*** Provided records ***
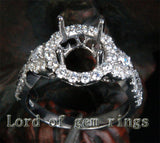 Diamond Engagement Semi Mount Ring 14K White Gold Setting Round 8mm Halo - Lord of Gem Rings - 2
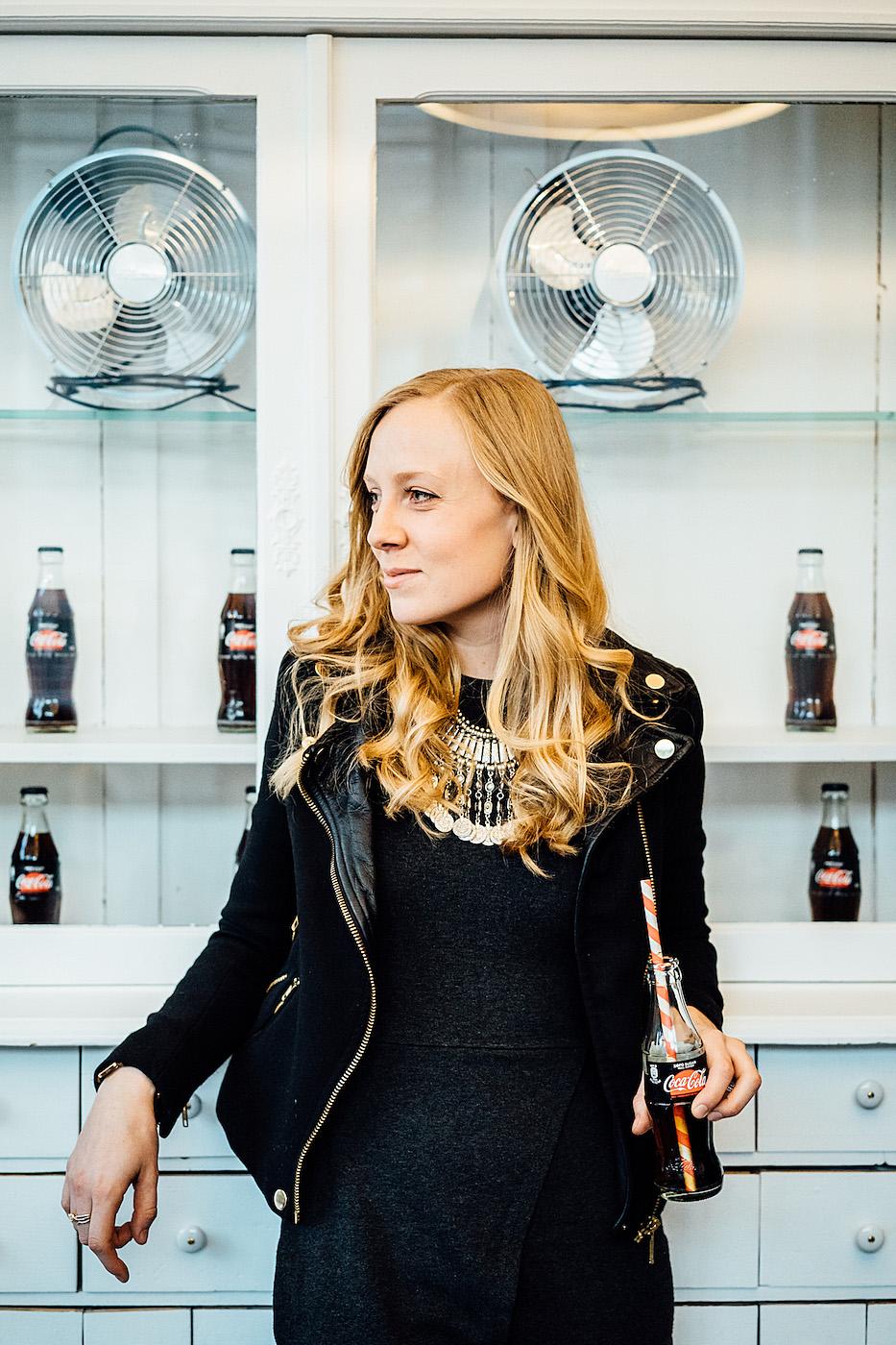 coke zero sugar taste the feeling event #tastethefeeling in berlin The Golden Bun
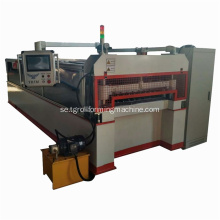Metall Utvidgad Wire Mesh Hi-rib Lath Making Machine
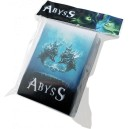 Abyss - 210 Protège-Cartes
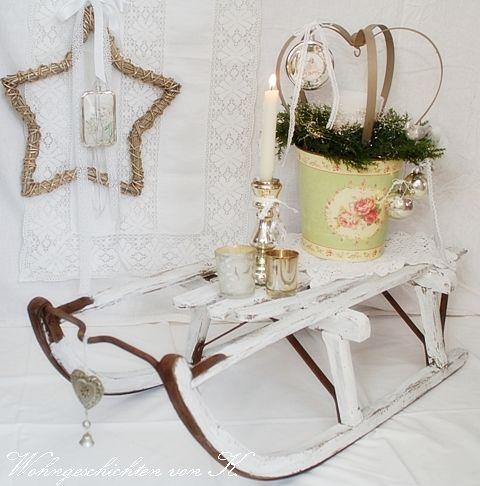 vintage weihnachtsdeko schlitten shabbychic http. Black Bedroom Furniture Sets. Home Design Ideas
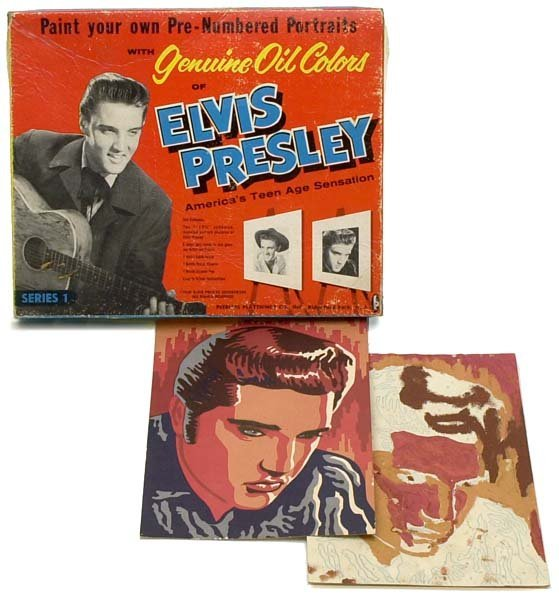 1044: 1956-62 ELVIS COLORING & PAINTING COLLECTIBLES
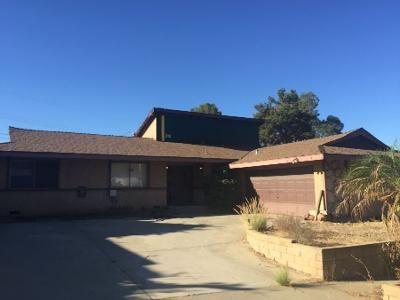 4 Bed 2 Bath Preforeclosure Property in Azusa, CA 91702 - E Viewcrest Dr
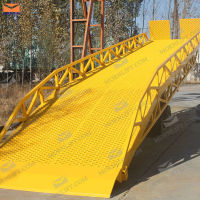 antiskid handle hydraulic mobile yard ramps for rent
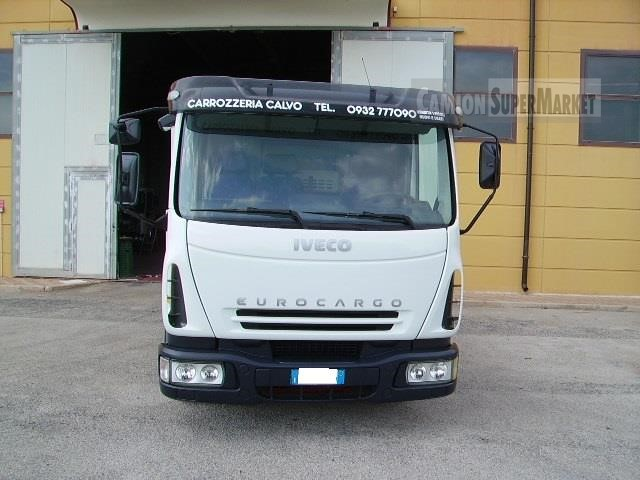 Iveco EUROCARGO 75E15 Usato 2003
*** End of Provided records ***
From the first line above to the line containing "1044: 1956-62 ELVIS", repeat each line exactly. Pictures stay out.

**Response box**
 Diamond Engagement Semi Mount Ring 14K White Gold Setting Round 8mm Halo - Lord of Gem Rings - 2
 coke zero sugar taste the feeling event #tastethefeeling in berlin The Golden Bun
Metall Utvidgad Wire Mesh Hi-rib Lath Making Machine
 Abyss - 210 Protège-Cartes
 vintage weihnachtsdeko schlitten shabbychic http. Black Bedroom Furniture Sets. Home Design Ideas
 1044: 1956-62 ELVIS COLORING & PAINTING COLLECTIBLES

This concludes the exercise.